#### TASK A
Can you copy the listing word for word, from the line containing "Is point (209, 320)" through the listing's final line?

#### DOCUMENT
[comp.lang.c++] Seeking neat way to do binary "virtual" functions.

ngo@tammy.harvard.edu (Tom Ngo) (03/20/91)

I am looking for a pretty way to accomplish the following task, which
must be fairly common.  I have a base class B with publicly derived
classes D1 and D2.  And I have a class BHandler that handles
homogeneous collections of B's, i.e. collections of B's which are
either all D1 or all D2.

BHandler causes B's to undergo certain virtual unary operations, i.e.
ones that involve only one B.  These are easy to implement.  To sketch
what I mean in case I'm being unclear:

    class B {
        void unary_op() =0;
    };
    class D1 : public B {
        void unary_op();
    }
    class BHandler {
        B *b0, *b1;
        void do_unary_op();
    }
    void BHandler::do_unary_op()
    {
        b0->unary_op();
    }

Now my problem is, BHandler needs to make B's undergo binary
operations, and I have been struggling to find a way to implement
these in an elegant manner.  Here are a few of the solutions I have
found:

(1) Cast B to D1 within a D1 member function:

    void BHandler::do_binary_op()
    {
        b0->binary_op(b1);
    }
    void D1::binary_op(B* that_)
    {
        D1 *that = (D1 *) that_;
        // do stuff with this and that
    }

    I don't like this solution very much because even though I know
    that_ can be converted to a D1*, the cast still seems dangerous.

(2) Take advantage of the fact that the only truly safe way to convert
    a B* to a D1* is through a virtual function call:

    void BHandler::do_binary_op()

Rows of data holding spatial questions
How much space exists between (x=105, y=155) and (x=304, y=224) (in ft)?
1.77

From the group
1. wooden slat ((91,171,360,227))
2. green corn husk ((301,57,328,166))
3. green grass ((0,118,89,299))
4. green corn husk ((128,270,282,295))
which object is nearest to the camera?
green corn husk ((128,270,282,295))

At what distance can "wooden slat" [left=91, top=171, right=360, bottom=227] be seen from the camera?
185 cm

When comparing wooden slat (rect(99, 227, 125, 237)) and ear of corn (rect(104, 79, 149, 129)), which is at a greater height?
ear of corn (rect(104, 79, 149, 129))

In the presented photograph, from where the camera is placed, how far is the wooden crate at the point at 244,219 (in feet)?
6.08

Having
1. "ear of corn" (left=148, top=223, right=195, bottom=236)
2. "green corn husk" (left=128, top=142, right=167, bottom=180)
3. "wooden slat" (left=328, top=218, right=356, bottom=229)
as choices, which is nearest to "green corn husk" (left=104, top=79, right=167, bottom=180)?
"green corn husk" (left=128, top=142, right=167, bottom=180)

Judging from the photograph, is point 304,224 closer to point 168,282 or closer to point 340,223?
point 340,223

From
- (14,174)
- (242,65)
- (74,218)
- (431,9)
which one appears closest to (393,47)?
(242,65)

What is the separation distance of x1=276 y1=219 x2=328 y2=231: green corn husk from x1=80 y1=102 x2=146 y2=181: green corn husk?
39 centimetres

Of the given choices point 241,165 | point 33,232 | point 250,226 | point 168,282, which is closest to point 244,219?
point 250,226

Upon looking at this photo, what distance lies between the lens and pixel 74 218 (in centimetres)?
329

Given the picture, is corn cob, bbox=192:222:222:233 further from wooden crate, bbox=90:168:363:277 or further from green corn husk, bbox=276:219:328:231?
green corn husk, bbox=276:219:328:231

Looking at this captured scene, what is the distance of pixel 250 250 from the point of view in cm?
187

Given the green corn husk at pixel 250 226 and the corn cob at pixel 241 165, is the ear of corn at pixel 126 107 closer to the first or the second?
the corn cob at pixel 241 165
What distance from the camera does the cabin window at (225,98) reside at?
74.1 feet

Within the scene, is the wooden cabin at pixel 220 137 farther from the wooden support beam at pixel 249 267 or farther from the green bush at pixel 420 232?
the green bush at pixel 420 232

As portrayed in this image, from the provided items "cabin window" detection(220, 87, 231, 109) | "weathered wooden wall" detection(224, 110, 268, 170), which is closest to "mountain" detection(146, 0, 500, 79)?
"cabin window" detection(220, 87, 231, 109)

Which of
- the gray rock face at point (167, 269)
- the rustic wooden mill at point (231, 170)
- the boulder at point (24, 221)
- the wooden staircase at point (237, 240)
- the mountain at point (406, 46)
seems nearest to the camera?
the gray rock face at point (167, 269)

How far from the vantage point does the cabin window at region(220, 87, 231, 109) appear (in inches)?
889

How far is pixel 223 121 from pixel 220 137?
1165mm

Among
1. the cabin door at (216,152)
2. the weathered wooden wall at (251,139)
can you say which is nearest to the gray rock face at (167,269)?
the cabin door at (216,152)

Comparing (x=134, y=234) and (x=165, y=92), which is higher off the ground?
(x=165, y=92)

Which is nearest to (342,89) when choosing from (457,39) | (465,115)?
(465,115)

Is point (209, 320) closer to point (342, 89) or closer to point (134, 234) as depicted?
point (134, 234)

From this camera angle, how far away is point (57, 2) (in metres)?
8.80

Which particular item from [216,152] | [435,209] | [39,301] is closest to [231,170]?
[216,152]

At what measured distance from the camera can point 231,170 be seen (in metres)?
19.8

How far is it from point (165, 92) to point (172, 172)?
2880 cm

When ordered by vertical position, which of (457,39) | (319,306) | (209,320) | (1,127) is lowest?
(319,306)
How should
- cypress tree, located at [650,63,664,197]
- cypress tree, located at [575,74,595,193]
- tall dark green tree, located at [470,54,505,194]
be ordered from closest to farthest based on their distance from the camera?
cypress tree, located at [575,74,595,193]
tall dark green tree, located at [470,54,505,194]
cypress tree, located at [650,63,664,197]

#### TASK B
How would you put this sentence from the C++ forum post into Spanish: "I am looking for a pretty way to accomplish the following task, which must be fairly common."?

#### FULL ANSWER A
Is point (209, 320) closer to point (342, 89) or closer to point (134, 234) as depicted?
point (134, 234)

From this camera angle, how far away is point (57, 2) (in metres)?
8.80

Which particular item from [216,152] | [435,209] | [39,301] is closest to [231,170]?
[216,152]

At what measured distance from the camera can point 231,170 be seen (in metres)?
19.8

How far is it from point (165, 92) to point (172, 172)?
2880 cm

When ordered by vertical position, which of (457,39) | (319,306) | (209,320) | (1,127) is lowest?
(319,306)
How should
- cypress tree, located at [650,63,664,197]
- cypress tree, located at [575,74,595,193]
- tall dark green tree, located at [470,54,505,194]
be ordered from closest to farthest based on their distance from the camera?
cypress tree, located at [575,74,595,193]
tall dark green tree, located at [470,54,505,194]
cypress tree, located at [650,63,664,197]

#### FULL ANSWER B
Estoy buscando una forma bonita de llevar a cabo la siguiente tarea, que debe de ser bastante común.